Voyager enters orbit around a planet where time moves at a highly accelerated rate: one day on the planet is a mere second aboard the ship. When Voyager becomes stuck, its presence begins to affect the course of history for the aliens on the planet below.
I'm often down on Star Trek episodes that focus too much on the guest stars and not enough on at least one of the main characters. But this episode is a bit of an exception. It's a cool enough concept -- watching a society mold itself around Voyager over nearly a thousand years -- that it doesn't quite need a deeper emotional heft. The intellectual stimulation is enough. Hell, Star Trek fans get a full meal just in the debate over what the Prime Directive even means when they've been interfering with an alien culture for centuries.
And there are at least little tendrils of impact for some of the main characters. Chakotay flexes his often-dormant anthropological muscles. The Doctor is sent down to the planet at one point, and winds up enduring years of separation (by his reckoning). I wish even more could have been made of his experience, though. We're told he starts a family and has a son -- and we know firsthand how powerful the effect of having even a fake family had on him. Yet the only lasting impact of the experience seems to be that he misses watching sportsball and having someone to talk about it with.

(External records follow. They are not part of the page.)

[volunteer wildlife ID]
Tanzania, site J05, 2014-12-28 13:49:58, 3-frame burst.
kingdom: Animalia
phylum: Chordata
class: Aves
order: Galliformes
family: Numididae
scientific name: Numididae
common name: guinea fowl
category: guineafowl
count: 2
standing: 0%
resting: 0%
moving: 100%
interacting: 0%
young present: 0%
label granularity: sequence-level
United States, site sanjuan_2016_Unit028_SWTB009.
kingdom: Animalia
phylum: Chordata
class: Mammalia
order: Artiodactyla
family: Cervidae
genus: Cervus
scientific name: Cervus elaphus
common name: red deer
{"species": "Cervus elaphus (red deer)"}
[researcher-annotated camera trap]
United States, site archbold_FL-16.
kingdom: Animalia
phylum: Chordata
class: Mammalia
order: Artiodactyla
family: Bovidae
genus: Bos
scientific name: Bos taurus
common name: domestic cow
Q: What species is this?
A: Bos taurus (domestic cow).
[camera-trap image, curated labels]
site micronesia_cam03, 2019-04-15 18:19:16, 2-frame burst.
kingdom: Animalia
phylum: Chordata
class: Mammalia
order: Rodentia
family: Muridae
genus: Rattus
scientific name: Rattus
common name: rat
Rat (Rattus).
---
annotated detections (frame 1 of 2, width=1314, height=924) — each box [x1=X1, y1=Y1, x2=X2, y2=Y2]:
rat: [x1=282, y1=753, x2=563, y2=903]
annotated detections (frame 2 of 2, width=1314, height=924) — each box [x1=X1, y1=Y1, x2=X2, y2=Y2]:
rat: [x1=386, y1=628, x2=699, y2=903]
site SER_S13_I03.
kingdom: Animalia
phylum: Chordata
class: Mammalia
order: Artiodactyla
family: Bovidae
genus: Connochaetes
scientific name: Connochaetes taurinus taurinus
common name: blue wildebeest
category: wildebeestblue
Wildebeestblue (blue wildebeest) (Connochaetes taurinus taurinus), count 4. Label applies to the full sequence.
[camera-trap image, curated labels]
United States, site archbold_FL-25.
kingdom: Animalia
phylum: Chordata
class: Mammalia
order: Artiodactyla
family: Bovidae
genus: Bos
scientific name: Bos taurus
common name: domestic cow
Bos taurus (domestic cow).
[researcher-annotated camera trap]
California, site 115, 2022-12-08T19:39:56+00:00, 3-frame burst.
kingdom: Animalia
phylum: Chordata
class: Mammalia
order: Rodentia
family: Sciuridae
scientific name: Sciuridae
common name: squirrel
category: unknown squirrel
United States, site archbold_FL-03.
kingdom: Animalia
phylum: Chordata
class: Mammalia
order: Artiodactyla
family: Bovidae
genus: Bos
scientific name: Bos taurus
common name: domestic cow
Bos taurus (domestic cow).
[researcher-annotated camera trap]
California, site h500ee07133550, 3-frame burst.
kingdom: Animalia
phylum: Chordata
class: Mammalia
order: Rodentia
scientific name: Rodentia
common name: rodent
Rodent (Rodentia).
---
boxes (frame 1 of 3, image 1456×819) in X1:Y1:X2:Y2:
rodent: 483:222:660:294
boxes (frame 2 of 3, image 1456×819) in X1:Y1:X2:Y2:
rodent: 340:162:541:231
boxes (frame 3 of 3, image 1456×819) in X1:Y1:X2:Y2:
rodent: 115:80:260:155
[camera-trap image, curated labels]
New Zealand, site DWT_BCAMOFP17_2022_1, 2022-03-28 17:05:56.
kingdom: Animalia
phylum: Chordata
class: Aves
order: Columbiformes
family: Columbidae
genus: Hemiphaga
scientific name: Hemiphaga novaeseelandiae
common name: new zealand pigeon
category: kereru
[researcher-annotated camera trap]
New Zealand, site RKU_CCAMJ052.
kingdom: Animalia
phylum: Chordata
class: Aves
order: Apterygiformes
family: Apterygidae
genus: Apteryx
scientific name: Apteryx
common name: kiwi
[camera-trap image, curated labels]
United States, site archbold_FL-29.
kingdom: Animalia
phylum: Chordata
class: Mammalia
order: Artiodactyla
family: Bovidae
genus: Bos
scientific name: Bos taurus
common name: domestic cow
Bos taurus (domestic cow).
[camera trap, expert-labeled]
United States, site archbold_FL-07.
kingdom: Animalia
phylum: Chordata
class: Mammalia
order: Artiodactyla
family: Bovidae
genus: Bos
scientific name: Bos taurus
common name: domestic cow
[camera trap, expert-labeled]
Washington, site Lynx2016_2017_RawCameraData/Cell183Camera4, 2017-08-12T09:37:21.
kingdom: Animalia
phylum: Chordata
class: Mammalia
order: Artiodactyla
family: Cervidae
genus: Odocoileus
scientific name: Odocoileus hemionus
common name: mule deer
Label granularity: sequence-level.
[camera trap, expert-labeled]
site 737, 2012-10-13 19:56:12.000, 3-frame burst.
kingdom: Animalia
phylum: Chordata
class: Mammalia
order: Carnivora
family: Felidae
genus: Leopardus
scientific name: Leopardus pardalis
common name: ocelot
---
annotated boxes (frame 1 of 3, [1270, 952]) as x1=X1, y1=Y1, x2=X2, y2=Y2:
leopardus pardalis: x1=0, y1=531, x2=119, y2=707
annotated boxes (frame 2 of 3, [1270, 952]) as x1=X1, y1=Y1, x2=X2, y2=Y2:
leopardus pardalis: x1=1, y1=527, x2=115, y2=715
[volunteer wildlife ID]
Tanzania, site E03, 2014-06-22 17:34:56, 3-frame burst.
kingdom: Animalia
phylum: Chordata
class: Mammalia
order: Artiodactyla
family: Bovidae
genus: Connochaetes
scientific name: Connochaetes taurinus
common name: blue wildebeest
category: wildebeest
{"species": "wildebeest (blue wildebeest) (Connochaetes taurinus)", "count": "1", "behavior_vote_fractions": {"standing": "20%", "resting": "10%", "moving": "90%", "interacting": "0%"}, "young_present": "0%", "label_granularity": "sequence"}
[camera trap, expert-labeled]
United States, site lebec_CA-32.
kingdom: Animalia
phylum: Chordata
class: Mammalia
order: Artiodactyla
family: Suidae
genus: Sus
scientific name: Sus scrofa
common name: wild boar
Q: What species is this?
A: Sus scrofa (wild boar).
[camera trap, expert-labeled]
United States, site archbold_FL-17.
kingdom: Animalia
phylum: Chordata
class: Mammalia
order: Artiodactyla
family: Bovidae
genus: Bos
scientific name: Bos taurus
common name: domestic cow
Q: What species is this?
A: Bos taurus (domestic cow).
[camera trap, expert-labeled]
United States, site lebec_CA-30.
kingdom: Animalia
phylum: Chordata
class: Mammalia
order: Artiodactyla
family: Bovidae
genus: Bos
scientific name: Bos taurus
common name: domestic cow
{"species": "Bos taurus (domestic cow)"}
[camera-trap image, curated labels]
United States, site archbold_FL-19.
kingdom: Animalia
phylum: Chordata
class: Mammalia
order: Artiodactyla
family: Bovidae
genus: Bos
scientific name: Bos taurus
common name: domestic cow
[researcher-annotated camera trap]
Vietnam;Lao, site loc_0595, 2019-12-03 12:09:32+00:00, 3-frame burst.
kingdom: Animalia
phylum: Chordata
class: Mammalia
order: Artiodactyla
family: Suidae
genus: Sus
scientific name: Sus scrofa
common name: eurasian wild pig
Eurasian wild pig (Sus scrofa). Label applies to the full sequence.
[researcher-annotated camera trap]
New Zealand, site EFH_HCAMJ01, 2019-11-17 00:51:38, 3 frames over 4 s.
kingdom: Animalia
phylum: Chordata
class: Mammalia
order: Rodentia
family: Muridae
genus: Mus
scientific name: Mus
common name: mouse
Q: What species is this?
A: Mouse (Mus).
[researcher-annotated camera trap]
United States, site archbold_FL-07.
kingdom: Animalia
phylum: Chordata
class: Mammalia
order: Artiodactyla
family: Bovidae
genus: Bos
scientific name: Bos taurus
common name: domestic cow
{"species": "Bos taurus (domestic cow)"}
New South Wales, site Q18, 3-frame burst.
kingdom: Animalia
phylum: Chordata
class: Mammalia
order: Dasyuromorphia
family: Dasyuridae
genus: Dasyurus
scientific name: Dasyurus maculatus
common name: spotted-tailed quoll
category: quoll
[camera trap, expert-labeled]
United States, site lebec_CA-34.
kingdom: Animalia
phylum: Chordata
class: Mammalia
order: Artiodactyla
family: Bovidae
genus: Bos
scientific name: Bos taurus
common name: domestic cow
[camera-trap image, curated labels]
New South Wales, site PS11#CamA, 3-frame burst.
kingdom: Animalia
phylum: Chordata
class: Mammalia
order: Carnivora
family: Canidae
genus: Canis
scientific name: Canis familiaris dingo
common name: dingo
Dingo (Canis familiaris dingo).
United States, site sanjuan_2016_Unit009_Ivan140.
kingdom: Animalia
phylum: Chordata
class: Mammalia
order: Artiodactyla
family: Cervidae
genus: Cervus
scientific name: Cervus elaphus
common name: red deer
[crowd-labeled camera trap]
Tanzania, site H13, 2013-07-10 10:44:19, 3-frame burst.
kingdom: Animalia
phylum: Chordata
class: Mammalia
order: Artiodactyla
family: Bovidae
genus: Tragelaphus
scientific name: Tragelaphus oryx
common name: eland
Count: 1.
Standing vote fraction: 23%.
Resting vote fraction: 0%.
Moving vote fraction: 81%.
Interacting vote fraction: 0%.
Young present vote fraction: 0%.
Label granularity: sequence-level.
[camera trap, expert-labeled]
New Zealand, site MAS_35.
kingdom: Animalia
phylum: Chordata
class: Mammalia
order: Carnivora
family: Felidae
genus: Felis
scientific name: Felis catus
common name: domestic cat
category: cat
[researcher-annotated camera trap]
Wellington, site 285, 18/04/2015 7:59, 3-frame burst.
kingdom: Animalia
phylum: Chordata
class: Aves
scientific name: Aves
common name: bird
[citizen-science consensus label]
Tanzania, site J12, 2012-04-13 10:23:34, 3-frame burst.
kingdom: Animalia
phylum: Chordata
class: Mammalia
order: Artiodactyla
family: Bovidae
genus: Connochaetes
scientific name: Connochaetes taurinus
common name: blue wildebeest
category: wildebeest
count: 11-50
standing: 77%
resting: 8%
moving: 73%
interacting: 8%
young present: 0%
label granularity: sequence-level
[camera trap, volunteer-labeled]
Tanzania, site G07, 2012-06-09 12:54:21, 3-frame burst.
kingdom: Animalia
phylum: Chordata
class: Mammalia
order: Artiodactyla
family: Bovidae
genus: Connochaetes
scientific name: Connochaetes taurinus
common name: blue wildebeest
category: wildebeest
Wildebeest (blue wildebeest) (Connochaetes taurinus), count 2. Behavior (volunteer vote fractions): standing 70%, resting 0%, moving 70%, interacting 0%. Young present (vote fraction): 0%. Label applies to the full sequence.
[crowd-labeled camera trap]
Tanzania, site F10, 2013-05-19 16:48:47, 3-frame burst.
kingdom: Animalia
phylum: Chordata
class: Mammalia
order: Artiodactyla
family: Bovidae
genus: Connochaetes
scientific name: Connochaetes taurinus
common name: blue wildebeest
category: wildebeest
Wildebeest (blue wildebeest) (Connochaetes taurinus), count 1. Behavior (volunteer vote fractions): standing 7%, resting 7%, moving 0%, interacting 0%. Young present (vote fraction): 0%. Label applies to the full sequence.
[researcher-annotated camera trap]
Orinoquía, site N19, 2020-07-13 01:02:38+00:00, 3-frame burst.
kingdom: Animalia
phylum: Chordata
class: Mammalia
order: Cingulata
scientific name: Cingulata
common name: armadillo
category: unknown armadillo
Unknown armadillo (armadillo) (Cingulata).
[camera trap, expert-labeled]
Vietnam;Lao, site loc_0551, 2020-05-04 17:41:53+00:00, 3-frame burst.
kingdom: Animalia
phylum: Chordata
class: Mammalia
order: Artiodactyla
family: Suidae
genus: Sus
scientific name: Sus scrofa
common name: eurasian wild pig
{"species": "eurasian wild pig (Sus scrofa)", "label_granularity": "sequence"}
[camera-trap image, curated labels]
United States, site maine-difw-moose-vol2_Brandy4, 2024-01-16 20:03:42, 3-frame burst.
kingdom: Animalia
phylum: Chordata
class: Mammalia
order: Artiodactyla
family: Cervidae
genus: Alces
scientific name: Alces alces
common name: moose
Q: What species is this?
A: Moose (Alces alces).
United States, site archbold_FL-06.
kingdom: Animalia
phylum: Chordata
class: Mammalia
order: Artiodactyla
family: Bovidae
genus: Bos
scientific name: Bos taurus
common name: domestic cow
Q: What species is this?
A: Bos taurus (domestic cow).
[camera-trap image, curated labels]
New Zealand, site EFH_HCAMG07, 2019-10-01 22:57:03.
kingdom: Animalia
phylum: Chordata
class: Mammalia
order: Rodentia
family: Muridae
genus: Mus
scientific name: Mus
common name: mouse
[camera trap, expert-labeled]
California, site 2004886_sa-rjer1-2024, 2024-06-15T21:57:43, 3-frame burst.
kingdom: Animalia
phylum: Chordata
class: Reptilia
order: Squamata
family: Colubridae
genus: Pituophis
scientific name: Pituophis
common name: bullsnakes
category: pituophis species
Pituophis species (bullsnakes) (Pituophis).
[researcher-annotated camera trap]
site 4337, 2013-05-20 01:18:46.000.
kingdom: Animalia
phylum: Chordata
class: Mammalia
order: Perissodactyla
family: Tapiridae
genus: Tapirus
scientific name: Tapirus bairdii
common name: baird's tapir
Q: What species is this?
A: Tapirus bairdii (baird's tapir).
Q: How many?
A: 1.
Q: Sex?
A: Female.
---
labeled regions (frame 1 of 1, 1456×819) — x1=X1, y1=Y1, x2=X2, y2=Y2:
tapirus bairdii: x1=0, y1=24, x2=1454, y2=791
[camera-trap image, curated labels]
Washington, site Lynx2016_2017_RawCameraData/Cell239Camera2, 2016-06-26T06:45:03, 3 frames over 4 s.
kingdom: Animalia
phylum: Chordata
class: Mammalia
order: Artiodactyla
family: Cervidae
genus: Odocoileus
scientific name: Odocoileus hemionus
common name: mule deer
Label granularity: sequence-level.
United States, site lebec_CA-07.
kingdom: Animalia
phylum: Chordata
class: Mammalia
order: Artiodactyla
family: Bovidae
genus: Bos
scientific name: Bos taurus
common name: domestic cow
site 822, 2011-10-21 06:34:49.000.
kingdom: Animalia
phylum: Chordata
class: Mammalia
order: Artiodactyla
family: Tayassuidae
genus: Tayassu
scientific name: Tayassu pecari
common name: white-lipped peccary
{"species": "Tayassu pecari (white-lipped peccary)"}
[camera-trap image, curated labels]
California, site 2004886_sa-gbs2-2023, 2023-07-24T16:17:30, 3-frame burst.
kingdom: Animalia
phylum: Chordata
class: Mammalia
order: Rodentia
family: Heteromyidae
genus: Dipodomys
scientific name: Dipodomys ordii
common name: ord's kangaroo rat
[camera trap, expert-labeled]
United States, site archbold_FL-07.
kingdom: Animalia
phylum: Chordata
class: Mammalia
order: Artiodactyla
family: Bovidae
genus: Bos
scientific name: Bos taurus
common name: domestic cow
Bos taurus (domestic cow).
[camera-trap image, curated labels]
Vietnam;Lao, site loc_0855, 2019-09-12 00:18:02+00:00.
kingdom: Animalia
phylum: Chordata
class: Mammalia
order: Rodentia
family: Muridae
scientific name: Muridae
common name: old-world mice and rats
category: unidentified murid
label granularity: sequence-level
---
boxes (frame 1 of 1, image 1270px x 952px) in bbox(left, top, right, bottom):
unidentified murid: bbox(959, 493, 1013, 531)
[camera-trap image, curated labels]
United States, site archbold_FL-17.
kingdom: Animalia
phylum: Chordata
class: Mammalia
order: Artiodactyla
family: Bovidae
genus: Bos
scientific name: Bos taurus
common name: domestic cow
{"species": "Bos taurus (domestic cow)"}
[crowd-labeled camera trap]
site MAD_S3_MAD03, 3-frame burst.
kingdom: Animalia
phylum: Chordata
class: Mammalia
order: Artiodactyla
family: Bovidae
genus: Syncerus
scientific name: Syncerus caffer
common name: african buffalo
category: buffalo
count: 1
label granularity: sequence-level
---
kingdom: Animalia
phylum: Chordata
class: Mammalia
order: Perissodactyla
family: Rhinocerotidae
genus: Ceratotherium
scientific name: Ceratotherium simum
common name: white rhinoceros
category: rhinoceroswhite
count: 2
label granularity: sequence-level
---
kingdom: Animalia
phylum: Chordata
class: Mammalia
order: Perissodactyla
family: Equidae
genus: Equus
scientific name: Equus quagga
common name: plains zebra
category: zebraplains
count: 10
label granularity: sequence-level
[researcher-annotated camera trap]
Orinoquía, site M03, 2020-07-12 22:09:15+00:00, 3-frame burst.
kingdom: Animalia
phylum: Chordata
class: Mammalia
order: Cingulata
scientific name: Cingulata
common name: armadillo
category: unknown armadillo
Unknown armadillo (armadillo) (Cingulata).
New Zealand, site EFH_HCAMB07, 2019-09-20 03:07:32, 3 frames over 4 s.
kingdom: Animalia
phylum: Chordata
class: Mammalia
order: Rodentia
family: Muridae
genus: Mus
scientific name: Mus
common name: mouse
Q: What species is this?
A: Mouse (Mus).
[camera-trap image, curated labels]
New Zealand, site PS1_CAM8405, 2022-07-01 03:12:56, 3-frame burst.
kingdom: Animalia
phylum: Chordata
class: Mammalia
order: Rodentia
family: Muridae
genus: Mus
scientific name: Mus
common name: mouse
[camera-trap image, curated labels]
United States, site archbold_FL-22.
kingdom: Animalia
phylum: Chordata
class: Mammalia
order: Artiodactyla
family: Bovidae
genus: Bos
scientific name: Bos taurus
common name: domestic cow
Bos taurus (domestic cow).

But a story about time moving fast doesn't leave time for personal details, I suppose. And it's not like only the main characters are getting shorted there. The astronaut played by Daniel Dae Kim (here a few years before he broke through on Lost) has a truly interesting story, if only the episode had time to tell it. He volunteers for a space mission and winds up being gone so long that everyone he knew on his own planet ages and dies. Then he has to go back and persuade his government to pursue a particular course of action; how does he do it? What is the rest of his life like?
Despite all these things I'd really like to see more of, I really don't think their absence is where the episode falls a little short. Instead, it's that even streamlined like this, the episode calls for more than a weekly television show can portray convincingly. This episode calls for numerous alien sets: a pre-industrial Legend-of-Zelda type village, a Renaissance observatory, a crewed space capsule, and more. But the budget doesn't exist to render all these things (and all the associated props and costumes) with more than what could be raided from the studio vault.
Similarly, the episode calls for a lot of guest stars... and it seems that when you need to cast this many actors all in a single week, you're not going to be able to find good ones for every role. Daniel Dae Kim is solid, of course (and his is the most important role). But others are pretty weak -- one so bad, apparently, that his original vocal performance is obviously dubbed over after the fact by someone else. And all these people need an alien makeup too... which no doubt is why the production reached for an easier one, a sort of melted version of the Cardassian spoon forehead. Essentially, it seems impossible for "the best version of this script" to have been filmed on a television schedule -- and so what we get is by necessity "good but not great."
Other observations:
- There's another character scene between Seven of Nine and Naomi Wildman, the latest of many. This has become such a thing that it's making me feel that Star Trek: Picard may have missed an opportunity somewhere by not following up on this relationship somehow, having Seven meet an adult Naomi at some point.
- CG may have been shorted in the budget this week to try to help the other departments. While the planet itself looks good enough, Voyager seems weirdly fake in many of the shots (especially the first shot of the episode), as though it wasn't given full render time to fill in all its usual details.
I should perhaps be more willing to look around the rough edges of this episode and give it a higher mark. But I'm going to call it a B+.